> INFORMATION SHOWN
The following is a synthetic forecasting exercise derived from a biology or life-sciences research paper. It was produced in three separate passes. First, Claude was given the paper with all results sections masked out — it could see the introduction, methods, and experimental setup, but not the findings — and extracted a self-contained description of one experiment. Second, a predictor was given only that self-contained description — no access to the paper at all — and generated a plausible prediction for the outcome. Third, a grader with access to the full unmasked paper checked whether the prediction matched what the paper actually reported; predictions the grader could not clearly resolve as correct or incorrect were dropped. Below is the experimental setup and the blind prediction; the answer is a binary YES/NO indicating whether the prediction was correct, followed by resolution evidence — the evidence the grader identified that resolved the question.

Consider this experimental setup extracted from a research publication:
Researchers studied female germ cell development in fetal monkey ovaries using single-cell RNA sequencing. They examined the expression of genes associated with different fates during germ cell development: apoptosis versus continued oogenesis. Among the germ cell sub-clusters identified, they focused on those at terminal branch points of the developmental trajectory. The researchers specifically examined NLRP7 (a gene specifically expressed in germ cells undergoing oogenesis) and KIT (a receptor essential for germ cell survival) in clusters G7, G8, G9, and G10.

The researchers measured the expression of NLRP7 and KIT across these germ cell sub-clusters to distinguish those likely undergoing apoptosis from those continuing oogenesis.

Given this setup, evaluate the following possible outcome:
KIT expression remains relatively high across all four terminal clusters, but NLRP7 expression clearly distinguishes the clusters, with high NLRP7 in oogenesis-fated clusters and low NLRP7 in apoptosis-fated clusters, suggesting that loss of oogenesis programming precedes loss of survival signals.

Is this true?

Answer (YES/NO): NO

> WHAT YOU WILL DO
Produce a word-for-word copy of everything above from the line holding "The researchers measured" down to the line holding "Given this setup, evaluate", with both of those lines kept.

> RESPONSE TO THIS TASK
The researchers measured the expression of NLRP7 and KIT across these germ cell sub-clusters to distinguish those likely undergoing apoptosis from those continuing oogenesis.

Given this setup, evaluate the following possible outcome:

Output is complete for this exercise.